-- Page --
Douglas Murray, a gay author, gets the facts wrong about gay money – and refuses to admit it
Douglas Murray’s The Madness of Crowds (Bloomsbury, 2019) is getting a lot of press in non-progressive circles. He’s appeared on two podcasts I’ve listened to repeating this claim in his book (p. 242):
What if people aren’t oppressed?
Perhaps instead of seeking out oppression and seeing oppression everywhere, we could start to exit the maze by noting the various “victim groups” that aren’t oppressed or are even advantaged. For instance, studies have shown that gay men and lesbian women consistently earn more on average than their heterosexual counterparts. There are a variety of possible reasons, not least the fact that most of them won’t have children and can put in the extra hours at the office[,] which benefits both them and their employer. Is this a gay advantage?
False. (Except for lesbians. But lesbians aren’t his point here.)

-- To be done --
- a) In the post on Douglas Murray, which publisher released The Madness of Crowds, and in what year?
- b) Reproduce the passage of the post on Douglas Murray between "Perhaps instead of" and "a gay advantage?", inclusive.

-- Collected data --
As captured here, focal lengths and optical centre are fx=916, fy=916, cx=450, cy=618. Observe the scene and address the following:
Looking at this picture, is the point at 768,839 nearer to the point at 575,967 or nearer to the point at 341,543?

-- Expected outputs --
- a) Bloomsbury, in 2019.

- b)
Perhaps instead of seeking out oppression and seeing oppression everywhere, we could start to exit the maze by noting the various “victim groups” that aren’t oppressed or are even advantaged. For instance, studies have shown that gay men and lesbian women consistently earn more on average than their heterosexual counterparts. There are a variety of possible reasons, not least the fact that most of them won’t have children and can put in the extra hours at the office[,] which benefits both them and their employer. Is this a gay advantage?